Trade secrets are the business owner’s treasures. Client, customer, and supplier lists, recipes, renewal dates, salaries, pricing, and a host of other things are or can be trade secrets. Even compilations of publicly available information gathered for a proprietary purpose can and should be protected as trade secrets. Employees must understand the collections of information that the business owner considers to be trade secrets. Once the trade secrets are identified, they should be marked with labels, headers, and footers, such as:
XYZ COMPANY CONFIDENTIAL TRADE SECRETS DO NOT DISCLOSE OR MISAPPROPRIATE
Leave no room for doubt or argument. Business owners should remind employees frequently and regularly of the information that constitutes trade secrets of the business.
Guard Your Trade Secrets.
Once the trade secrets are identified, build walls and motes around them. Lock them up – literally. They are the business’s life blood. If the trade secrets must be used by employees to do their jobs, make sure the employees know that they are secrets and that when they are finished to lock them up, literally and figuratively. Although employees have a common law duty not to disclose trade secrets, many may not know that they have such a duty or even that they are privy to trade secrets of their employer, and will not hesitate to walk out the door with them. Some employees will not hesitate to open a competing enterprise with a business’s hard earned secrets. Guard proprietary trade secrets with appropriate non‑disclosure and properly tailored non‑competition agreements. These are relatively simple documents that can be the first defense against trade secret theft.

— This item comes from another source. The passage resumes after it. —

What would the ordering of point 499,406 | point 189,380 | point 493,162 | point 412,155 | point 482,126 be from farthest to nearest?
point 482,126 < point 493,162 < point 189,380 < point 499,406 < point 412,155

Conclusion – Guard the Castle
A business’s success sometimes breeds jealousy, justification, and rationalization among its employees. The temptation for some employees to steal trade secrets for personal gain is great. In some cases employees will not even recognize the value to the business or the confidential nature of the information they learn and work with in their jobs, much less their duties with respect to that information. Trade secret thieves will use a business owner’s trade secrets again and again unless they are stopped. Business owners must be vigilant. If they are not, their trade secrets, earned with time, sweat, and money, may end up lining someone else’s pockets.
Like sandcastles on the beach facing a rising tide, the stakes in today’s economy for business owners are high. With modest planning, documentation, and a willingness to act promptly, legal practitioners can strengthen the positions of their clients and prevent the liquidation of their most valuable business assets.
Got trade secrets?
1. One Utah trade secrets case from the Utah Court of Appeals addressed limitations. Consistent with Muna, Envirotech Corp. v. Callahan, 872 P.2d 487,492-93 (Utah Ct. App. 1994), likewise predates Utah’s adoption of the UTSA and relied on Utah Code Section 78-12-26(2), which states that a plaintiff must bring an action within three years of the “taking, detaining, or injuring personal property, including actions for specific recovery thereof.” Utah Code Ann. § 78-12-26(2). Although this case pre-dates the UTSA, it is important because it involves tolling of the statute of limitations under the discovery rule and in light of fraudulent (though the case does not use that term) conduct involving the defendants “concealment” that they were using plaintiff’s confidential and proprietary information. The Utah Court of Appeals stated: “The trial court’s conclusion was legally correct under the concealment theory. Callahan and G&G Steel concealed their activity by covertly misappropriating EIMCO trade secrets and other confidential information and then copying such information. As a result, EIMCO was not able to discover the misappropriation until late 1987.” Callahan, 872 P.2d at 493.